To further test this, Ive run a ping from the subIF on both R1 and R2 from their 10.0.0.x interfaces to 10.2.0.3/2 (VLAN2), both are unable to ping. 

 

So Im curious what I am missing in the ACL that allows most pings to work intervlan, yet some do not. I did note, that line 60 in Managment ACL counts up when running continuous pings that fail (Ie host pc to R2), but these ACL's are applied on inbound traffic on the subinterfaces.
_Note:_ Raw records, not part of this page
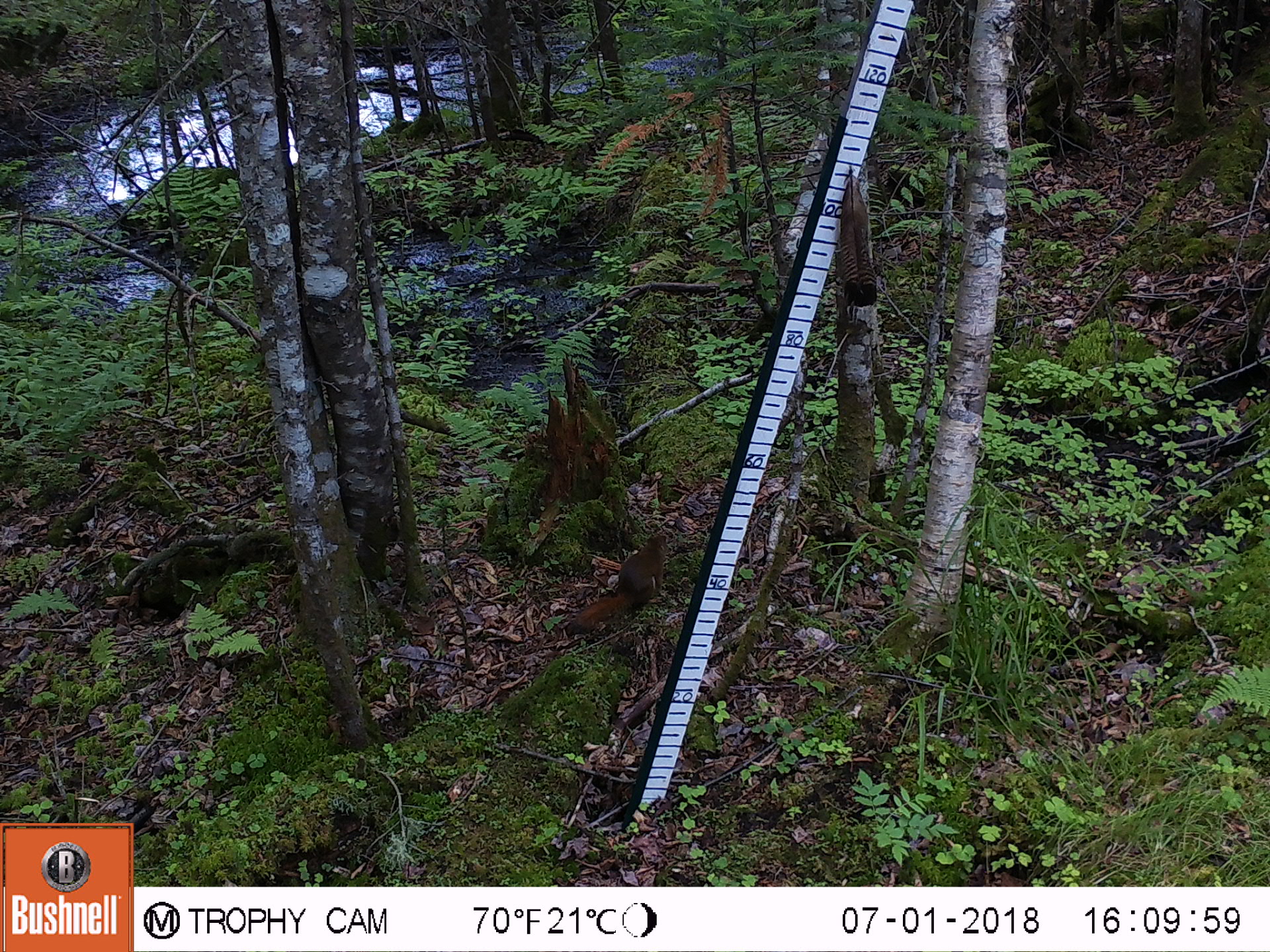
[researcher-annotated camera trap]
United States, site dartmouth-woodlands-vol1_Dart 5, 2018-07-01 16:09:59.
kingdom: Animalia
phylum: Chordata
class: Mammalia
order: Rodentia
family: Sciuridae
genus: Tamiasciurus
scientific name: Tamiasciurus hudsonicus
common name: red squirrel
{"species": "red squirrel (Tamiasciurus hudsonicus)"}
I think I have the flow correct for the ACL's and dont see how R2 is inaccessible but other devices are.

 

1 Accepted Solution

Accepted Solutions

Jon Marshall
Hall of Fame
Hall of Fame

 

Assuming R1 is HSRP active and 10.0.0.52 is using 10.0.0.1 as it's default gateway. 

 

If you ping a 10.2.0..x IP then the packet is inbound on vlan 10 so that acl is applied and you have a permit for 10.0.0.x IPs to any so you can ping 10.2.0.2 because it is on R1 and you can ping 10.2.0.4 and 10.2.0.10 because these are devices reachable from R1 so no other acls are applied. 

 

But if you ping 10.2.0.3 then the packet is allowed on R1, because of the permit line, and R1 then routes it onto vlan 2 and sends it to R2 but that is now an inbound packet on R2's vlan 2 interface which has an acl applied denying any 10.0.0.x IPs which is why you see that line incrementing. 

 

If you want it be able to ping all management IPs from 10.0.0.x you are going to have add some permit statements to your management vlan acl for it to work. 

 

Jon

View solution in original post

2 Replies 2

Jon Marshall
Hall of Fame
Hall of Fame

 

Assuming R1 is HSRP active and 10.0.0.52 is using 10.0.0.1 as it's default gateway. 

 

If you ping a 10.2.0..x IP then the packet is inbound on vlan 10 so that acl is applied and you have a permit for 10.0.0.x IPs to any so you can ping 10.2.0.2 because it is on R1 and you can ping 10.2.0.4 and 10.2.0.10 because these are devices reachable from R1 so no other acls are applied. 

 

But if you ping 10.2.0.3 then the packet is allowed on R1, because of the permit line, and R1 then routes it onto vlan 2 and sends it to R2 but that is now an inbound packet on R2's vlan 2 interface which has an acl applied denying any 10.0.0.x IPs which is why you see that line incrementing. 

 

If you want it be able to ping all management IPs from 10.0.0.x you are going to have add some permit statements to your management vlan acl for it to work. 

 

Jon

Makes sense, I missed that hop in my mental flow through the network. That resolved the issue.